## Objective 1
Using the blog entries below, answer each on its own line:
(a) How old is the writer's mother?
(b) Who is the Foundation's VP of Programs?
(c) How much time had passed since the Stanford experience when the June 18th entry was written?
## Objective 2
How would you render this sentence from the blog entries below in Spanish: "I keep moving forward - collaboration is difficult and most often downright frustrating."
## Objective 3
Can you carry on the blog entries below, picking up right after their last sentence?

------ Provided passage ------

Yes I am typical
June 25th, 2007I have been consumed by community issues and the Foundation's work to address these issues. I've not had great success in collaboration in one of our major community initiatives as of late and it is increasingly frustrating. So for those people who represent our area nonprofit organizations who are tired of hearing about having to collaborate in order to receive funding, I feel your pain!
However, collaboration and the difficulties involved are also touching my private life! A double whammy! As a baby boomer, I am experiencing all the usual indicators of this aging generation. Surprising new "features" that accompany growing older as I look in the mirror, aches that didn't exist a week ago, and when did all the Hollywood set get so young?! But it is the relationship with my mom that is really difficult while collaborating with all involved.
My sister and I have been working for more than 18 months to assure that my 86 year old mother is safe, secure and comfortable after she experienced a health crisis last year that led to moving into a senior housing community. Her home is prepared for sale and of course this is not the best time in Michigan to be selling a private residence. However, we have no choice.
The difficulty is that members in my family have completely different communication styles and my mom is feeling isolated, out of the loop, frustrated, downright angry and does not understand why all of this is happening.
I truly feel like a typical baby boomer and while this entry does not have much to do with philanthropy, in truth it does. We have an initiative that is looking at how older citizens can experience meaningful work and activities to feel productive and frankly happy. As I reflect on trying to make new paths for seniors here in West Michigan, I think of how all of this could have had an impact on my mom.
I keep moving forward - collaboration is difficult and most often downright frustrating. I am optimistic that things will work out!
Continued learning from the "Stanford experience"!
June 18th, 2007It has been one week since the Stanford experience which as I think about it and process it, is increasingly significant. This past week has been one tough week. It has not been so much because of returning, but there have been some major disappointments and I have not had the time to really review everything from the Executive Program for Philanthropy Leaders. However, one experience that I did not write about previously stands out from my week at Stanford.
I am sure that some nonprofit leaders appreciate this Foundation and I am sure that some have been frustrated with us. One thing is certain, we are as fair as we can be and have a solid and proven process for making grant decisions. Marcia Rapp, VP of Programs, and her team are simply the best in the business - and I mean nationally if not beyond. I am biased I admit but one thing is certain, we do review our practices and processes continually and don't stand on the notion of "we've always done it this way".

------ Material ------

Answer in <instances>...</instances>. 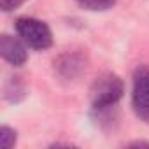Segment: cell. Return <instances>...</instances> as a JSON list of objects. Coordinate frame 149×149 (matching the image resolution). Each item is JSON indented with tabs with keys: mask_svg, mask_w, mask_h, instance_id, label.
Instances as JSON below:
<instances>
[{
	"mask_svg": "<svg viewBox=\"0 0 149 149\" xmlns=\"http://www.w3.org/2000/svg\"><path fill=\"white\" fill-rule=\"evenodd\" d=\"M56 76L67 81L77 79L83 72H86L88 58L83 51H65L53 61Z\"/></svg>",
	"mask_w": 149,
	"mask_h": 149,
	"instance_id": "4",
	"label": "cell"
},
{
	"mask_svg": "<svg viewBox=\"0 0 149 149\" xmlns=\"http://www.w3.org/2000/svg\"><path fill=\"white\" fill-rule=\"evenodd\" d=\"M4 95L13 104L21 102L26 97V86L21 81V77H9V81L6 83V88H4Z\"/></svg>",
	"mask_w": 149,
	"mask_h": 149,
	"instance_id": "6",
	"label": "cell"
},
{
	"mask_svg": "<svg viewBox=\"0 0 149 149\" xmlns=\"http://www.w3.org/2000/svg\"><path fill=\"white\" fill-rule=\"evenodd\" d=\"M132 105L135 114L149 123V67H139L133 76Z\"/></svg>",
	"mask_w": 149,
	"mask_h": 149,
	"instance_id": "3",
	"label": "cell"
},
{
	"mask_svg": "<svg viewBox=\"0 0 149 149\" xmlns=\"http://www.w3.org/2000/svg\"><path fill=\"white\" fill-rule=\"evenodd\" d=\"M14 26H16V32L21 37V40L28 47L37 49V51H44V49L51 47L53 33L44 21H40L37 18L25 16V18H18Z\"/></svg>",
	"mask_w": 149,
	"mask_h": 149,
	"instance_id": "2",
	"label": "cell"
},
{
	"mask_svg": "<svg viewBox=\"0 0 149 149\" xmlns=\"http://www.w3.org/2000/svg\"><path fill=\"white\" fill-rule=\"evenodd\" d=\"M26 0H0V9L4 13H11L14 9H18L19 6H23Z\"/></svg>",
	"mask_w": 149,
	"mask_h": 149,
	"instance_id": "9",
	"label": "cell"
},
{
	"mask_svg": "<svg viewBox=\"0 0 149 149\" xmlns=\"http://www.w3.org/2000/svg\"><path fill=\"white\" fill-rule=\"evenodd\" d=\"M16 130L9 128V126H2L0 128V144L4 149H11L16 144Z\"/></svg>",
	"mask_w": 149,
	"mask_h": 149,
	"instance_id": "8",
	"label": "cell"
},
{
	"mask_svg": "<svg viewBox=\"0 0 149 149\" xmlns=\"http://www.w3.org/2000/svg\"><path fill=\"white\" fill-rule=\"evenodd\" d=\"M26 44L13 35H7L4 33L2 37H0V54H2V58L14 65V67H21L25 65L26 58H28V53H26Z\"/></svg>",
	"mask_w": 149,
	"mask_h": 149,
	"instance_id": "5",
	"label": "cell"
},
{
	"mask_svg": "<svg viewBox=\"0 0 149 149\" xmlns=\"http://www.w3.org/2000/svg\"><path fill=\"white\" fill-rule=\"evenodd\" d=\"M126 147H149V142H142V140L139 142V140H137V142H130V144H126Z\"/></svg>",
	"mask_w": 149,
	"mask_h": 149,
	"instance_id": "10",
	"label": "cell"
},
{
	"mask_svg": "<svg viewBox=\"0 0 149 149\" xmlns=\"http://www.w3.org/2000/svg\"><path fill=\"white\" fill-rule=\"evenodd\" d=\"M125 93V84L119 76L112 72H105L98 76L91 88H90V98L93 107H114L121 100Z\"/></svg>",
	"mask_w": 149,
	"mask_h": 149,
	"instance_id": "1",
	"label": "cell"
},
{
	"mask_svg": "<svg viewBox=\"0 0 149 149\" xmlns=\"http://www.w3.org/2000/svg\"><path fill=\"white\" fill-rule=\"evenodd\" d=\"M76 2L83 9H88V11H107L118 0H76Z\"/></svg>",
	"mask_w": 149,
	"mask_h": 149,
	"instance_id": "7",
	"label": "cell"
}]
</instances>
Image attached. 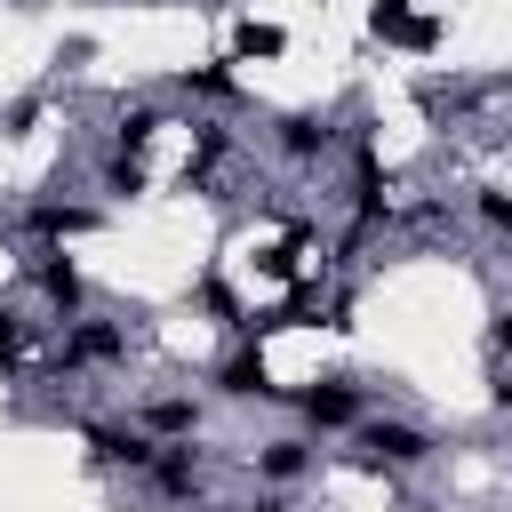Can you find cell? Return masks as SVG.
Returning a JSON list of instances; mask_svg holds the SVG:
<instances>
[{"label": "cell", "mask_w": 512, "mask_h": 512, "mask_svg": "<svg viewBox=\"0 0 512 512\" xmlns=\"http://www.w3.org/2000/svg\"><path fill=\"white\" fill-rule=\"evenodd\" d=\"M304 472H312V440L280 432V440H264V448H256V480H304Z\"/></svg>", "instance_id": "cell-1"}, {"label": "cell", "mask_w": 512, "mask_h": 512, "mask_svg": "<svg viewBox=\"0 0 512 512\" xmlns=\"http://www.w3.org/2000/svg\"><path fill=\"white\" fill-rule=\"evenodd\" d=\"M496 344H504V352H512V312H504V320H496Z\"/></svg>", "instance_id": "cell-2"}]
</instances>
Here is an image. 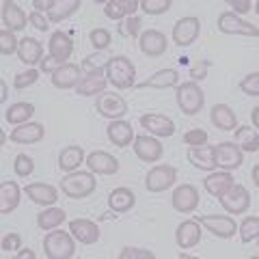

------

## Expected answer 1
(a) 86 years old.
(b) Marcia Rapp.
(c) One week.

## Expected answer 2
Sigo avanzando: la colaboración es difícil y, la mayoría de las veces, francamente frustrante.

## Expected answer 3
One of the sessions at Stanford was the introduction of four exceptional nonprofit leaders who came in to give us a view of what their experiences have been working with foundations. The professionals had great things to say about their experiences with foundations and they had horrific experiences with foundations - major national/international ones and the ones closer to home. A particularly painful account but one that is repeated daily was listening to a story about an 18 month process working with a major unnamed private foundation program officer who encouraged the applying organization to look to a grant for $250,000. After asking for more and more information over the next year and a half, the nonprofit organization was eager to learn the results.
After what I consider to be an extraordinary and frankly dumbfounding amount of time, the Program Officer at that foundation reported back that a $25,000 grant would be made but the organization had to submit more information. I know what I would have done and said "keep your money". And how many nonprofits have felt that here with us I don't know.
What was truly appalling though was the story that in order to receive a grant, one of the presenters said that she was asked to get the program officer entry into an exclusive San Francisco restaurant. Her friends owned the restaurant and the program officer knew that. . . UGH!
Each foundation is different and we operate differently from the Frey Foundation, Steelcase Foundation, and all the other foundations in our community. One size does not definitely fit all.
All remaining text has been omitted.